Imaginez deux pays au bord du gouffre, reliés par un fil de plus en plus fin, et un troisième acteur qui choisit de peser de tout son poids sur ce fil. C’est précisément la situation qui se dessine au Moyen-Orient en ce début juillet 2026, avec une escalade verbale et militaire dont chaque palier semble effacer le précédent.

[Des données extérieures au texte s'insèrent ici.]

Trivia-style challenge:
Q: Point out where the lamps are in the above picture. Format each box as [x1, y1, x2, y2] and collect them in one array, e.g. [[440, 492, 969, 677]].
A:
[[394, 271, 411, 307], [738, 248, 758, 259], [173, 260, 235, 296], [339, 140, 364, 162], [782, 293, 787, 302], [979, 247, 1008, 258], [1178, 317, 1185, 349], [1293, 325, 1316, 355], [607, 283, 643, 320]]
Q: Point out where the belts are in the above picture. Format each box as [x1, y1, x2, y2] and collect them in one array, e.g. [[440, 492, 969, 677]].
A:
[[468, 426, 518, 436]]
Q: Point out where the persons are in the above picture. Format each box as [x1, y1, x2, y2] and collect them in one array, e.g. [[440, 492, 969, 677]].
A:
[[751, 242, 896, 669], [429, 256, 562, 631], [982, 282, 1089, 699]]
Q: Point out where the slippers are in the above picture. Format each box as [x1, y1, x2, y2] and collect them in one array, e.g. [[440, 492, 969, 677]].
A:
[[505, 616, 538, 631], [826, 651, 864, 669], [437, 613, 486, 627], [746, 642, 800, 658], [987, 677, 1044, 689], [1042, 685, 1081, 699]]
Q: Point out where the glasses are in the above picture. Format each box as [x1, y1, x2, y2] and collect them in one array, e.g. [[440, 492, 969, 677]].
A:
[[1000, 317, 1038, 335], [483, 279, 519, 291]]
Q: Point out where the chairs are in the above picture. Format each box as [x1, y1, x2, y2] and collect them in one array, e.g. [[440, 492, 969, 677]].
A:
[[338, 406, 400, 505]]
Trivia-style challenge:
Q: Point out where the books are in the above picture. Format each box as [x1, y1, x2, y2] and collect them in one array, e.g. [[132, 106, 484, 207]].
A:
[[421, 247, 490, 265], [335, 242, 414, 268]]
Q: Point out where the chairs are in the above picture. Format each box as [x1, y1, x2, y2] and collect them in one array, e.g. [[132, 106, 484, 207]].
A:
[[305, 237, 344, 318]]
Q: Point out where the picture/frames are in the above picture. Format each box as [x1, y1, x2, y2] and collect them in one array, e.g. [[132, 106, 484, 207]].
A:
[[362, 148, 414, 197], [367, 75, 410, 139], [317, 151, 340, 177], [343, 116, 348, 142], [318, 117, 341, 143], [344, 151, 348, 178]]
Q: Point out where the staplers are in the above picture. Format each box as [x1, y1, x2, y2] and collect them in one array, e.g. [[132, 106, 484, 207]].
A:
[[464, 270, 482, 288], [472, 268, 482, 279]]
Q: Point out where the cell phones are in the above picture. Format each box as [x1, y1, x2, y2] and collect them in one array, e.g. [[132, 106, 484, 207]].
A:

Le chef d’état-major de l’armée israélienne n’y est pas allé par quatre chemins : d’« importantes opérations » sont à prévoir en Iran. Dans la foulée, Israël a officiellement affiché sa disposition à frapper le pays des mollahs pour une troisième fois si nécessaire. Le conditionnel a quasiment disparu du vocabulaire diplomatique israélien. On ne parle plus d’hypothèse, mais de probabilité assumée, presque revendiquée.
Ce qui rend cette séquence particulièrement lourde de sens, c’est l’appel téléphonique entre Donald Trump et Benyamin Nétanyahou. Selon les informations disponibles, le président américain aurait informé le premier ministre israélien des « derniers mouvements » américains dans le Golfe. Une formulation volontairement vague, mais dont le sous-texte est limpide : Washington repositionne ses pièces sur l’échiquier, et Tel-Aviv est dans la boucle.
« D’importantes opérations sont à prévoir en Iran », selon le chef d’état-major de l’armée israélienne.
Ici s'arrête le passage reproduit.